The only coup de theatre came in the final moments of Act 3 when the girders lifted up to reveal shimmering curtains representing the Rhine, a beautiful moment; I just wish there had been more of them

Musically things have improved in the conducting and orchestral departments though I am still not convinced that Paul Daniel is a natural Wagnerian. Richard Berkeley Steele has developed into an extremely useful Siegfried, though he will probably make more impact in a slightly smaller house. And in a production where he does not have to pretend to be half his age, resulting in him coming over rather like Jeremy Clarkson. As I have said, Gidon Saks was outstanding. Claire Weston and Iain Paterson made a good impression as the Gibichungs and Weston’s soprano is definitely one to watch in this repertoire. Kathleen Broderick has developed as Brunnhilde, but she is still hyperactive on stage and needs to learn that less is more sometimes. Here account of the music was always carefully paced, she lacks the vocal resources to ever let go and it was only in the very closing moments of the Immolation Scene that she really soared.
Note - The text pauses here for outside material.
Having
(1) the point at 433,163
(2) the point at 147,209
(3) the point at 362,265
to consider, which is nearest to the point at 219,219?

The single biggest puzzle of this Ring is why someone like Susan Bullock is not singing the role rather then Broderick, a singer whose voice would be far more suitable to doing Wagner in one of the smaller German houses rather than in the cavernous spaces of the Coliseum

You may have noticed rather a gap between our attending the opera and my posting this notice. I was so furious after the performance that it took some considerable time for me to be able to write this piece rationally. The big shame is that my partner, who was hearing the opera for the first time, has taken away a rather skewed view of the piece. I only hope that musically, at least, the Royal Opera will be able to remedy the situation.